EXERCISE BRIEF: Omit the pictures, then write out every entry exactly as it reads.

SUPPLIED ENTRIES:
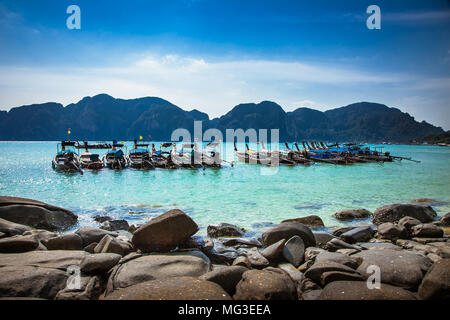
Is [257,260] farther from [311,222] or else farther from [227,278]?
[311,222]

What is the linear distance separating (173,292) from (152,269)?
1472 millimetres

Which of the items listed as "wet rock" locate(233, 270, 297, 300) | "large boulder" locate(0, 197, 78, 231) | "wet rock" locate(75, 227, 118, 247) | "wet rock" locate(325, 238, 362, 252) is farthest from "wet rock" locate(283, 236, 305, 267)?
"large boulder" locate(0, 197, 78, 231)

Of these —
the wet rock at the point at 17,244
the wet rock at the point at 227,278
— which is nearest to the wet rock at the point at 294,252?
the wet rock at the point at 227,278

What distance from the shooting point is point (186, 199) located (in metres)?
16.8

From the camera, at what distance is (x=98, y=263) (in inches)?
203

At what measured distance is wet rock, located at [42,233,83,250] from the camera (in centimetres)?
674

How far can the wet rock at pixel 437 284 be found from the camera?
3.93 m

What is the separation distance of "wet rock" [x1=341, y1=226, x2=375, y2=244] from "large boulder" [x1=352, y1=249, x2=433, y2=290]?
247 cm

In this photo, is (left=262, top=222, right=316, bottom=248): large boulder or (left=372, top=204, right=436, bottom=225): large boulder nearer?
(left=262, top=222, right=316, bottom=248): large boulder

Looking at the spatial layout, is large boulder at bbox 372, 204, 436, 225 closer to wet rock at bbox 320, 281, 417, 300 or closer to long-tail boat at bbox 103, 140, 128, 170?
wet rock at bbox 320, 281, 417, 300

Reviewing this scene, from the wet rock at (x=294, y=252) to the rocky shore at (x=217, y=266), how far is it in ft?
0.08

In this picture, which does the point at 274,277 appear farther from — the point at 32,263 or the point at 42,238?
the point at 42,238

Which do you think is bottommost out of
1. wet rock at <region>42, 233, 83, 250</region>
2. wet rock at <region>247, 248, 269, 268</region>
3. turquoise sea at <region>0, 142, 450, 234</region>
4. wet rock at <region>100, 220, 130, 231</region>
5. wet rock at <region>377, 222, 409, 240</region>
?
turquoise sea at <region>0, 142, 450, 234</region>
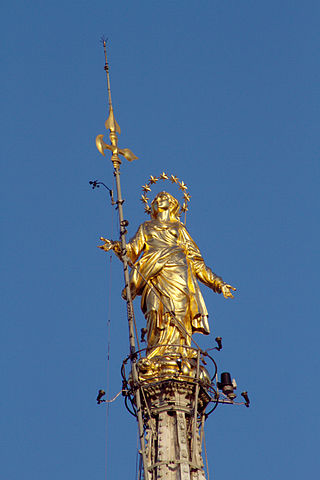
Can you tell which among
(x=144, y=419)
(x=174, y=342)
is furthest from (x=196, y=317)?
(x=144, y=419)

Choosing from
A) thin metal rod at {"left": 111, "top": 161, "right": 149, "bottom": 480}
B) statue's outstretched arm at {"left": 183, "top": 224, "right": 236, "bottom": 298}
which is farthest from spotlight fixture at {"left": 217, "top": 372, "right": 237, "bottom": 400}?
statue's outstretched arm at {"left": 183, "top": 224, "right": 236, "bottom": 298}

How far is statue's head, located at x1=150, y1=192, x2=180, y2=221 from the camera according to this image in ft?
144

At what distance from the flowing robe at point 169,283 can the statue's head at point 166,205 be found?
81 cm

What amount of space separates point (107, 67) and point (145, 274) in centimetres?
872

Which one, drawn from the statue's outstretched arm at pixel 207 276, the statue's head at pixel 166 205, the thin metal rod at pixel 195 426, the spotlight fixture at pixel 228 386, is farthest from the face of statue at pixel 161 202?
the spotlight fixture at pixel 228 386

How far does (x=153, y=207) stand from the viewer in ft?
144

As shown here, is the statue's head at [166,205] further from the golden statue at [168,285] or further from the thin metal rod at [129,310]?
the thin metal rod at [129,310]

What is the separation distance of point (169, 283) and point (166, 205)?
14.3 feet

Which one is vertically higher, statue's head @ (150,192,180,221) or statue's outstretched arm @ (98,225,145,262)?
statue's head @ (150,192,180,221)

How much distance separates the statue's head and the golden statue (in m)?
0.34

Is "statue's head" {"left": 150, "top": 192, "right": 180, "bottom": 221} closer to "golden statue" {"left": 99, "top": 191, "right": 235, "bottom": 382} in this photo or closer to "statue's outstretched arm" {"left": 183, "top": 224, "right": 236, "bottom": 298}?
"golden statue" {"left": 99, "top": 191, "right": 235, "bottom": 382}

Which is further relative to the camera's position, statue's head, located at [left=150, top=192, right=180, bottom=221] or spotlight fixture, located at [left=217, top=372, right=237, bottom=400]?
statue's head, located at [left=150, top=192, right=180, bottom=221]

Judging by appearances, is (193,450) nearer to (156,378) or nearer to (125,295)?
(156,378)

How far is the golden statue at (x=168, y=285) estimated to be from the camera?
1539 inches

ANSWER TO THE PROBLEM:
Is [257,260] farther from [311,222] or else farther from [227,278]?
[311,222]

What is the linear distance separating (173,292) from (152,269)?
1472 millimetres

Which of the items listed as "wet rock" locate(233, 270, 297, 300) | "large boulder" locate(0, 197, 78, 231) | "wet rock" locate(75, 227, 118, 247) | "wet rock" locate(325, 238, 362, 252) is farthest from "wet rock" locate(283, 236, 305, 267)?
"large boulder" locate(0, 197, 78, 231)

Of these —
the wet rock at the point at 17,244
the wet rock at the point at 227,278
— which is nearest to the wet rock at the point at 294,252?
the wet rock at the point at 227,278

What distance from the shooting point is point (186, 199) located (in metres)?
16.8

From the camera, at what distance is (x=98, y=263) (in inches)?
203

At what measured distance is wet rock, located at [42,233,83,250] from the camera (in centimetres)?
674

How far can the wet rock at pixel 437 284 be found from the camera?
3.93 m

What is the separation distance of "wet rock" [x1=341, y1=226, x2=375, y2=244] from "large boulder" [x1=352, y1=249, x2=433, y2=290]?
247 cm

In this photo, is (left=262, top=222, right=316, bottom=248): large boulder or (left=372, top=204, right=436, bottom=225): large boulder nearer?
(left=262, top=222, right=316, bottom=248): large boulder

Looking at the spatial layout, is large boulder at bbox 372, 204, 436, 225 closer to wet rock at bbox 320, 281, 417, 300 or closer to long-tail boat at bbox 103, 140, 128, 170?
wet rock at bbox 320, 281, 417, 300

Reviewing this scene, from the wet rock at (x=294, y=252) to the rocky shore at (x=217, y=266), how far is it in ft?
0.08

In this picture, which does the point at 274,277 appear farther from — the point at 32,263 or the point at 42,238?
the point at 42,238

Which do you think is bottommost out of
1. wet rock at <region>42, 233, 83, 250</region>
2. wet rock at <region>247, 248, 269, 268</region>
3. turquoise sea at <region>0, 142, 450, 234</region>
4. wet rock at <region>100, 220, 130, 231</region>
5. wet rock at <region>377, 222, 409, 240</region>
?
turquoise sea at <region>0, 142, 450, 234</region>
Can you tell which among
(x=144, y=419)
(x=174, y=342)
is furthest from (x=196, y=317)?
(x=144, y=419)

Choosing from
A) thin metal rod at {"left": 111, "top": 161, "right": 149, "bottom": 480}
B) statue's outstretched arm at {"left": 183, "top": 224, "right": 236, "bottom": 298}
which is farthest from spotlight fixture at {"left": 217, "top": 372, "right": 237, "bottom": 400}?
statue's outstretched arm at {"left": 183, "top": 224, "right": 236, "bottom": 298}

How far is statue's head, located at x1=150, y1=192, x2=180, y2=221 from the camera according to this image in ft?
144

At what distance from the flowing robe at point 169,283 can the statue's head at point 166,205 be found?
81 cm

What amount of space separates point (107, 67) and point (145, 274) in centimetres?
872

Which one, drawn from the statue's outstretched arm at pixel 207 276, the statue's head at pixel 166 205, the thin metal rod at pixel 195 426, the spotlight fixture at pixel 228 386, is farthest from the face of statue at pixel 161 202?
the spotlight fixture at pixel 228 386

How far does (x=153, y=207) stand from the viewer in ft?
144

As shown here, is the statue's head at [166,205] further from the golden statue at [168,285] or further from the thin metal rod at [129,310]?
the thin metal rod at [129,310]

What is the separation distance of point (169, 283) and point (166, 205)?
14.3 feet

Which one is vertically higher, statue's head @ (150,192,180,221) or statue's outstretched arm @ (98,225,145,262)?
statue's head @ (150,192,180,221)

How much distance separates the statue's head and the golden statue (in m)?
0.34

Is "statue's head" {"left": 150, "top": 192, "right": 180, "bottom": 221} closer to "golden statue" {"left": 99, "top": 191, "right": 235, "bottom": 382} in this photo or closer to "statue's outstretched arm" {"left": 183, "top": 224, "right": 236, "bottom": 298}?
"golden statue" {"left": 99, "top": 191, "right": 235, "bottom": 382}

Which is further relative to the camera's position, statue's head, located at [left=150, top=192, right=180, bottom=221] or spotlight fixture, located at [left=217, top=372, right=237, bottom=400]?
statue's head, located at [left=150, top=192, right=180, bottom=221]

Judging by appearances, is (193,450) nearer to (156,378) or nearer to (125,295)?
(156,378)

How far is the golden statue at (x=168, y=285) estimated to be from the camera?
1539 inches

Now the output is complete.